Consigne de travail:
Recopiez à l'identique l'extrait sur le changement climatique, depuis « Selon le rapport, les » jusqu'à « mondial, voire plus. » inclus.

Texte source:
····················

III. UN ÉCLAIRAGE SUR LA LUTTE CONTRE LE CHANGEMENT CLIMATIQUE ET LA GOUVERNANCE EN MATIÈRE D'ENVIRONNEMENT

Comme chaque année, votre rapporteur pour avis souhaite insister sur un point particulier du développement durable et cette année, il lui est apparu intéressant de faire le point sur la lutte contre le changement climatique et la gouvernance en matière d'environnement au plan mondial.

A. LE CHANGEMENT CLIMATIQUE COMME ENJEU DE DÉVELOPPEMENT DURABLE

S'agissant de la lutte contre le changement climatique, il est clair que cette préoccupation s'inscrit pleinement dans une démarche de développement durable.

Le rapport de Sir Nicholas Stern, ancien économiste en chef de la Banque mondiale établi à la demande du gouvernement britannique et rendu public en octobre 2006, passe en revue l'éventail des faits avérés sur les incidences du changement climatique et sur son coût économique. Il souligne que le changement climatique affectera les éléments fondamentaux de la vie sur la Terre : l'accès des populations à l'eau, la production alimentaire, la santé et les grands équilibres naturels. Les pays pauvres risquent d'être les premiers et les plus durement touchés.

Selon le rapport, les modèles économiques officiels montrent qu'un laisser-faire pourrait coûter 5 % du PIB mondial chaque année et que les dommages collatéraux pourraient même porter ce coût à 20 % du PIB mondial, voire plus.

En revanche, agir pour réduire les gaz à effet de serre supposera une dépense de l'ordre de 1 % du PIB mondial chaque année.

Le rapport conclut à la nécessité d'une intervention au plan international, assise sur des objectifs communs de long terme et adossée à des accords-cadres d'action reposant sur quatre idées-forces : les permis d'émission, la coopérative technique, la lutte contre la déforestation et l'adaptation au changement climatique.

····················

(Entrées enregistrées)
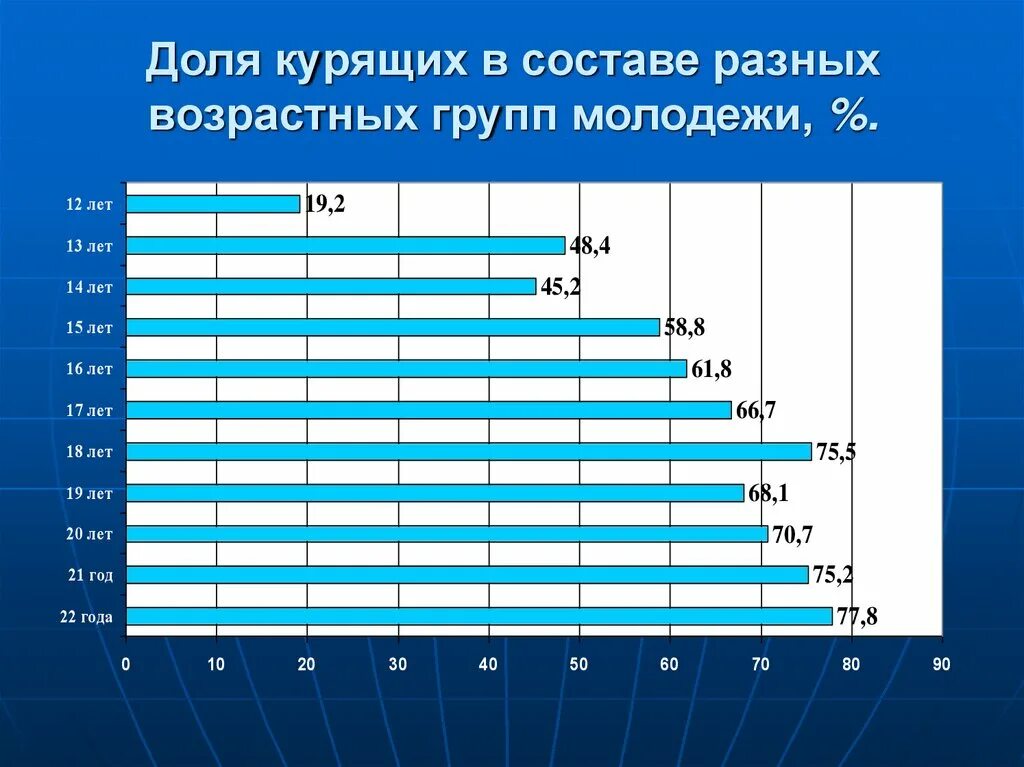 Доля курящих в составе разных возрастных групп молодежи, %.

12 лет 19,2
13 лет 48,4
14 лет 45,2
15 лет 58,8
16 лет 61,8
17 лет 66,7
18 лет 75,5
19 лет 68,1
20 лет 70,7
21 год 75,2
22 года 77,8

0 10 20 30 40 50 60 70 80 90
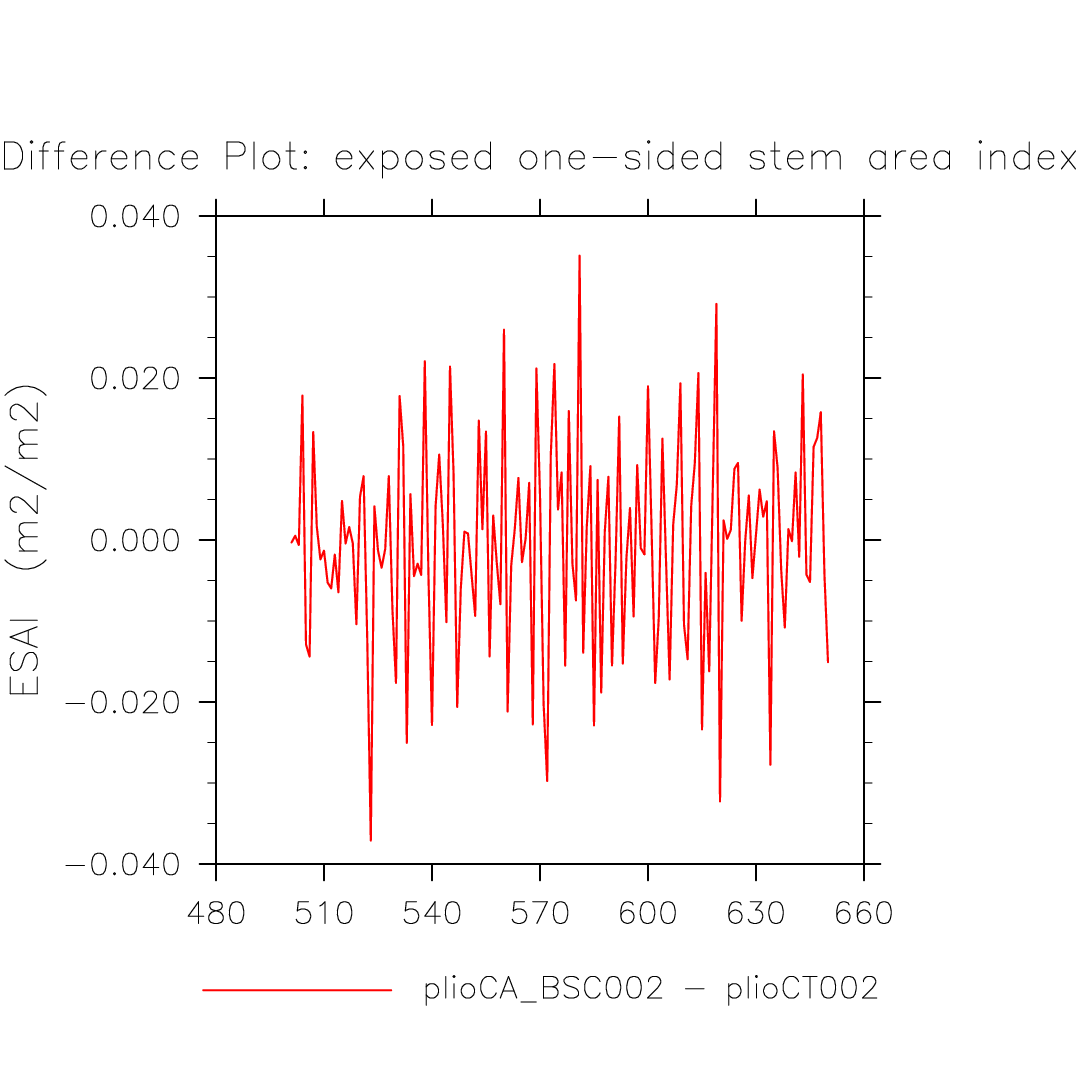 Difference Plot: exposed one-sided stem area index

ESAI (m2/m2)

0.040
0.020
0.000
−0.020
−0.040

480 510 540 570 600 630 660

plioCA_BSC002 − plioCT002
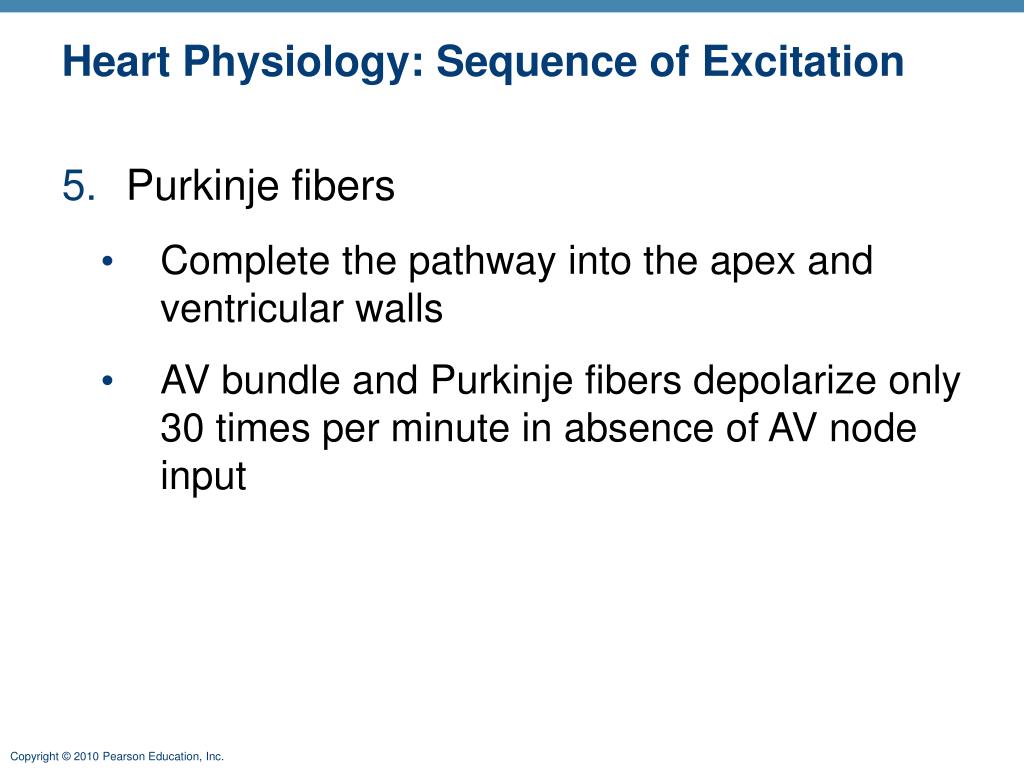 Heart Physiology: Sequence of Excitation

5. Purkinje fibers

• Complete the pathway into the apex and ventricular walls

• AV bundle and Purkinje fibers depolarize only 30 times per minute in absence of AV node input

Copyright © 2010 Pearson Education, Inc.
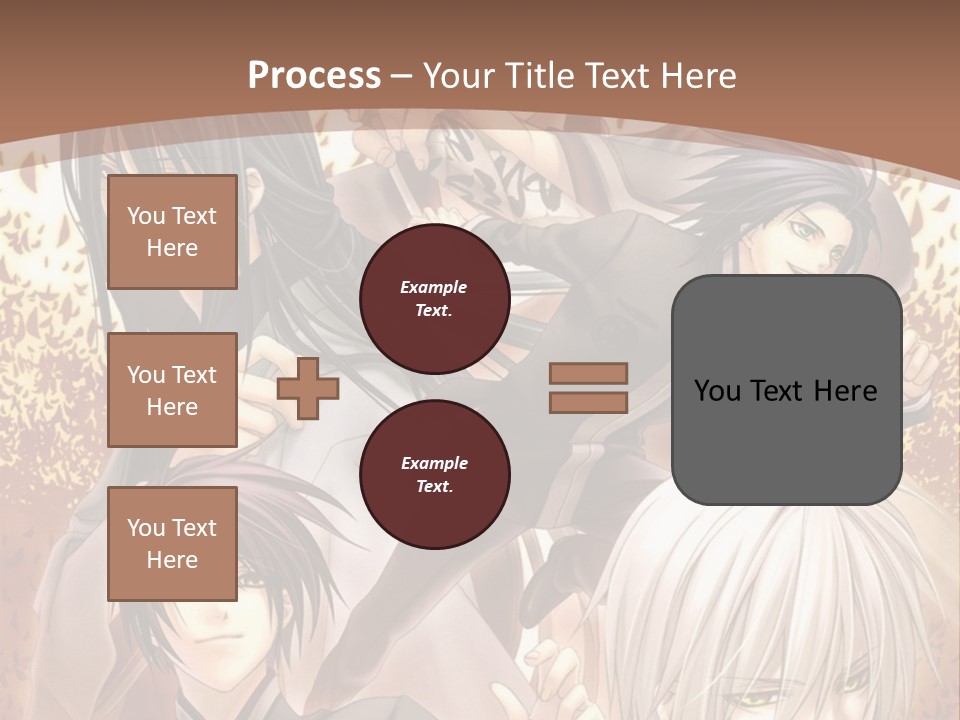 Process – Your Title Text Here

You Text Here

You Text Here

You Text Here

Example Text.

Example Text.

You Text Here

····················

Réponse proposée:
Selon le rapport, les modèles économiques officiels montrent qu'un laisser-faire pourrait coûter 5 % du PIB mondial chaque année et que les dommages collatéraux pourraient même porter ce coût à 20 % du PIB mondial, voire plus.